Task objective »
Repeat the lines of the listing below exactly, starting at the line that contains "How far from" and running through the last line, both included, and only those.

[Excerpts from a spatial dataset]
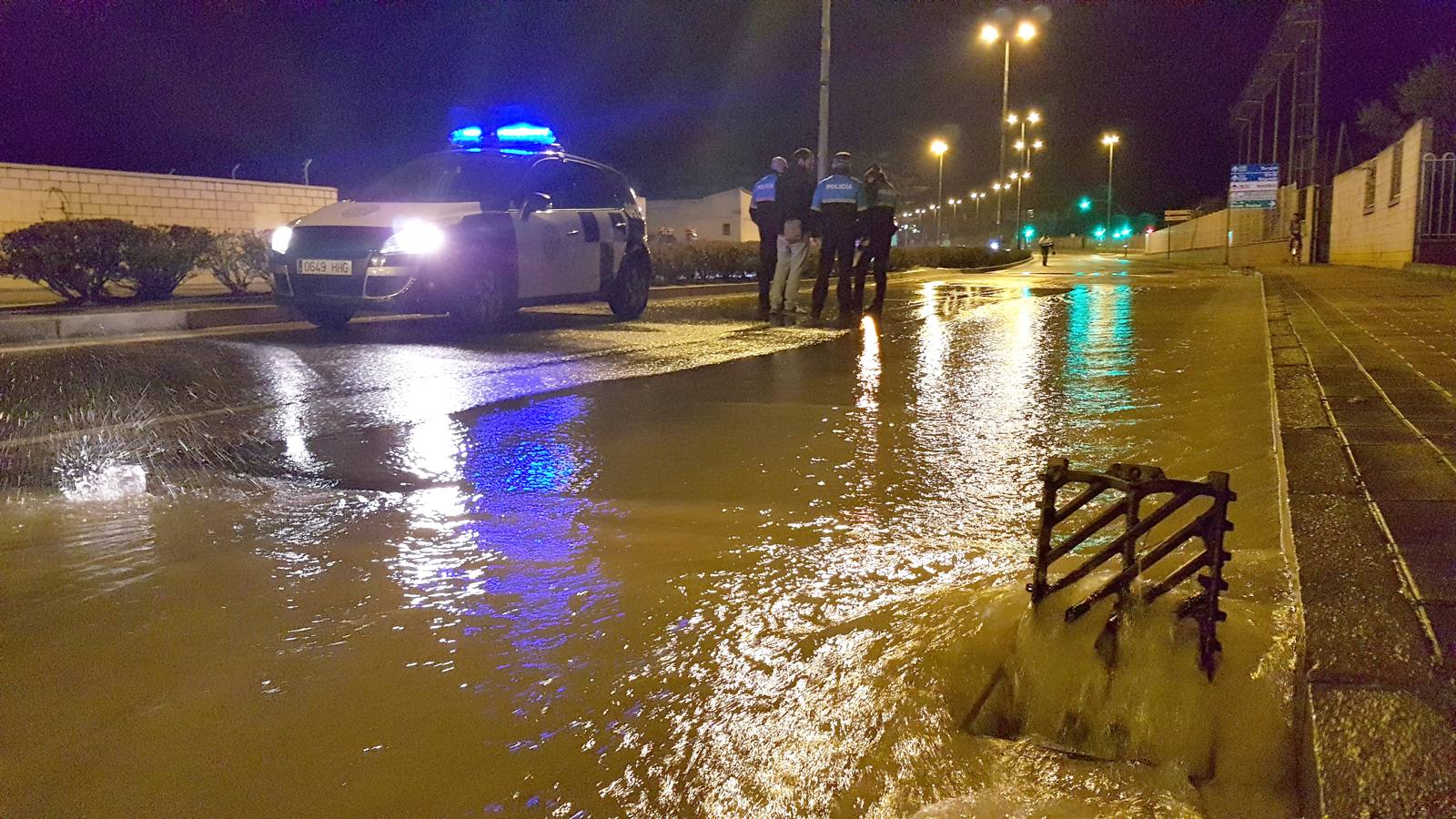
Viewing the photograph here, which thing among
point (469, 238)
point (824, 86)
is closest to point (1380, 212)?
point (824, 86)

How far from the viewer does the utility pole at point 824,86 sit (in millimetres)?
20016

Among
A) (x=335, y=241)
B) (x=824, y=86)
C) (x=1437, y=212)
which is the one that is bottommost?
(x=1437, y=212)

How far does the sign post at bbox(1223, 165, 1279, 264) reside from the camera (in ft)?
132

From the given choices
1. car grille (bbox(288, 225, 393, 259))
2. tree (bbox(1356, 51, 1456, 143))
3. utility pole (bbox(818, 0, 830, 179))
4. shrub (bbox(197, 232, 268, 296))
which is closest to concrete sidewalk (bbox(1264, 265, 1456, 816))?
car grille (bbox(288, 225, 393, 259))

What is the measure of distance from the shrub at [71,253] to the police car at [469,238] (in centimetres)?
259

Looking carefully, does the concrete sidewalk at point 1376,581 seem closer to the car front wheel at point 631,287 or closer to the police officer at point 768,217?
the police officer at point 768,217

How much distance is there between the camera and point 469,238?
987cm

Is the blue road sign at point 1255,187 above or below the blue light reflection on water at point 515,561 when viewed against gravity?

Task output »
How far from the viewer does the utility pole at point 824,86 sit (in millimetres)?
20016

Among
A) (x=335, y=241)
B) (x=824, y=86)
C) (x=1437, y=212)
which is the one that is bottommost?
(x=1437, y=212)

How far does the sign post at bbox(1223, 165, 1279, 264) reside from the camera (in ft)?
132

From the given choices
1. car grille (bbox(288, 225, 393, 259))
2. tree (bbox(1356, 51, 1456, 143))
3. utility pole (bbox(818, 0, 830, 179))
4. shrub (bbox(197, 232, 268, 296))
which is closest to concrete sidewalk (bbox(1264, 265, 1456, 816))?
car grille (bbox(288, 225, 393, 259))

What is the measure of distance from the shrub at [71,253] to the police car at [469,238] (in centimetres)?
259

Looking carefully, does the concrete sidewalk at point 1376,581 seem closer to the car front wheel at point 631,287 or closer to the police officer at point 768,217?
the police officer at point 768,217

How much distance is there between the camera and point 469,238?
987cm

Is the blue road sign at point 1255,187 above or below the blue light reflection on water at point 515,561 when viewed against gravity?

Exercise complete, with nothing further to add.